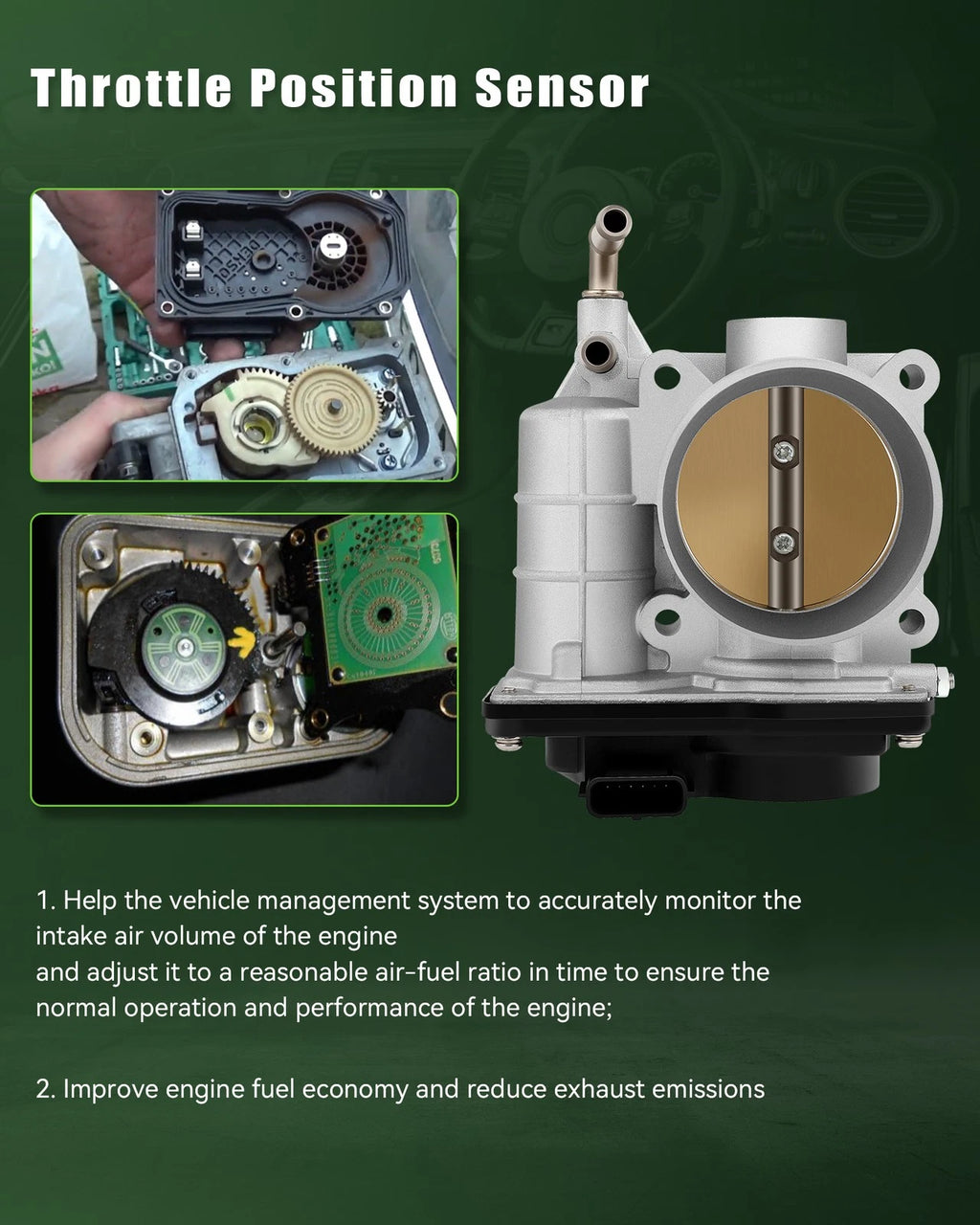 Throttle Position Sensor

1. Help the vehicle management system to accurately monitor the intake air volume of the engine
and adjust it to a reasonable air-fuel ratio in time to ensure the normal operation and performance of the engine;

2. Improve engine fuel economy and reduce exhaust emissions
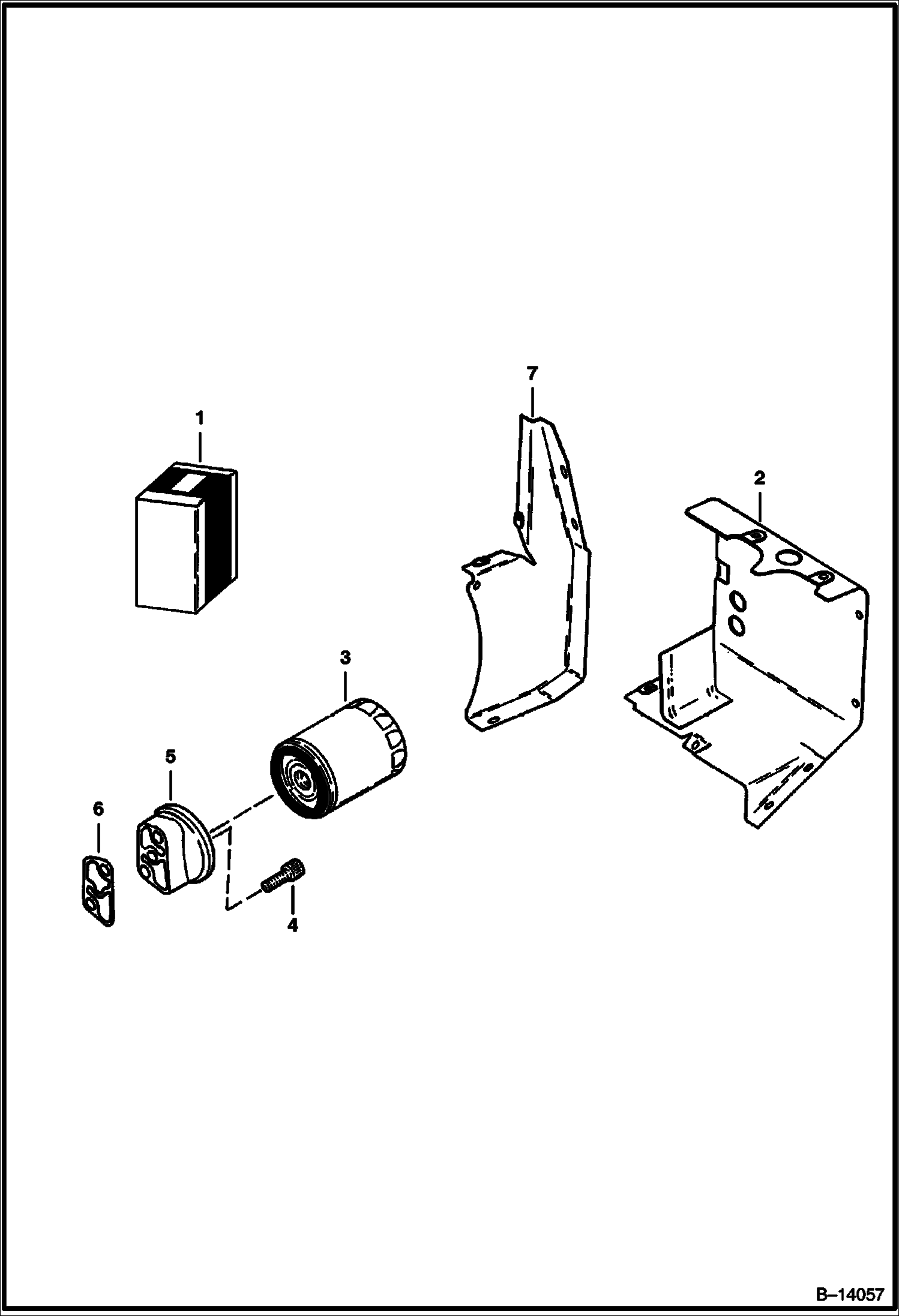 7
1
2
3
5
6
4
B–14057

_WHAT YOU HAVE TO DO:_
With the pictures removed, write out exactly the lines from the line containing "1. Help the" through the last line of the material above, both included.

_RESULT:_
1. Help the vehicle management system to accurately monitor the intake air volume of the engine
and adjust it to a reasonable air-fuel ratio in time to ensure the normal operation and performance of the engine;

2. Improve engine fuel economy and reduce exhaust emissions
 7
1
2
3
5
6
4
B–14057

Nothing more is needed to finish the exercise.